## Document segment:
□ □ □ □

Purpose of the Study:

  • To evaluate the benefit of using multiple MR-Linac images versus single images for training deep learning models for prostate treatment segmentation.
  • To assess the impact of data quantity (images per patient and number of patients) on segmentation performance.

Main Methods:

  • A 2D U-net deep learning model was trained using single and multiple MR-Linac images from prostate cancer patients.
  • Segmentation performance was evaluated using DICE and Hausdorff 95% metrics.
  • The study compared training strategies involving varying numbers of images per patient and varying numbers of patients.

Main Results:

  • Minimal improvement in DICE and Hausdorff 95% metrics was observed when using multiple images per patient compared to single images.
  • The most significant difference was noted for the rectum segmentation in a low-data scenario (training with images from five patients).
  • A 2D U-net achieved DICE values of 0.80 with one image/patient and 0.83 with five images/patient.
  • Increasing the number of patients in the training set reduced the performance gap between single and multiple image strategies.
  • Standard data augmentation methods demonstrated greater effectiveness than using multiple images per patient.

Conclusions:

  • Utilizing multiple MR-Linac images per patient offers limited advantages for prostate treatment segmentation with deep learning models.
  • Standard data augmentation techniques are more impactful for improving segmentation accuracy than increasing the number of images per patient.
  • Future research should focus on optimizing data augmentation and exploring other deep learning architectures or training strategies.

□ □ □ □

(Numeric chart reasoning data)
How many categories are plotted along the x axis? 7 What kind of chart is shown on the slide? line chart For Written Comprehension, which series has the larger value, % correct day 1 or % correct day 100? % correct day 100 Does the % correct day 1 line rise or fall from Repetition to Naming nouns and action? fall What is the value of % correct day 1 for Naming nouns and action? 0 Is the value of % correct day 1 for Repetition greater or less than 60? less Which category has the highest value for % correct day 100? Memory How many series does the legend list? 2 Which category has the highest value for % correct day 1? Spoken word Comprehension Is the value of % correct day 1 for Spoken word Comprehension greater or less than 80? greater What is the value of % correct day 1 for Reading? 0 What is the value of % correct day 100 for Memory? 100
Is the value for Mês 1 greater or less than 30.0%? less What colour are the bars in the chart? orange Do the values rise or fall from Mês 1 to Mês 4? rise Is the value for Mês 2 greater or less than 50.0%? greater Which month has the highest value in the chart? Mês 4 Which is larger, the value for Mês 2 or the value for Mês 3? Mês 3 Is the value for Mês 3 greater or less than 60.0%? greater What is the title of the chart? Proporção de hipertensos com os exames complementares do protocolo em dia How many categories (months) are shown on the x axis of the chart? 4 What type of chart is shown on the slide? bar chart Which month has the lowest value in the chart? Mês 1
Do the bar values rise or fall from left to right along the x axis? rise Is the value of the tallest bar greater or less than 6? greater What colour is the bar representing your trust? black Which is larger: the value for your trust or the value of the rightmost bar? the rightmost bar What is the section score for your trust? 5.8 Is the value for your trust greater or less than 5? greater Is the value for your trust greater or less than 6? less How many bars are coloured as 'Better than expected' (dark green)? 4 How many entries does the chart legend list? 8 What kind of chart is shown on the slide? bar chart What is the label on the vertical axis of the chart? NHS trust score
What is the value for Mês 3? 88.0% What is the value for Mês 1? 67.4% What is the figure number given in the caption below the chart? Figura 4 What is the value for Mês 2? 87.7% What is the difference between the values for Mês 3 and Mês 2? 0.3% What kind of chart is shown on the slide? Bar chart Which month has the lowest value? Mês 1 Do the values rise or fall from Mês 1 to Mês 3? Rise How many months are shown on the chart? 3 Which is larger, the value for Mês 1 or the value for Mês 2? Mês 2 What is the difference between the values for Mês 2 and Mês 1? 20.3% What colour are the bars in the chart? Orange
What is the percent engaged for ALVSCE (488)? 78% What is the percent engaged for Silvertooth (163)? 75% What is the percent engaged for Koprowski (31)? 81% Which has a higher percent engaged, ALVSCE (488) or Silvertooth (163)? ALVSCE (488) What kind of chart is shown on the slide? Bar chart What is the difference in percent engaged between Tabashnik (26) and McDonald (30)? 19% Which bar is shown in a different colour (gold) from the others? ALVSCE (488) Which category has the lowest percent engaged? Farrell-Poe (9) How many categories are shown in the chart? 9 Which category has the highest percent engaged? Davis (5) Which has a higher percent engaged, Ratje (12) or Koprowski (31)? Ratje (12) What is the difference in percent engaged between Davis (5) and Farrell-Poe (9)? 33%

□ □ □ □

## What you have to do:
Reproduce the part of the study summary that begins at the words "Purpose of the" and stops after "Hausdorff 95% metrics.". Work only from the study summary.

## Task result:
Purpose of the Study:

  • To evaluate the benefit of using multiple MR-Linac images versus single images for training deep learning models for prostate treatment segmentation.
  • To assess the impact of data quantity (images per patient and number of patients) on segmentation performance.

Main Methods:

  • A 2D U-net deep learning model was trained using single and multiple MR-Linac images from prostate cancer patients.
  • Segmentation performance was evaluated using DICE and Hausdorff 95% metrics.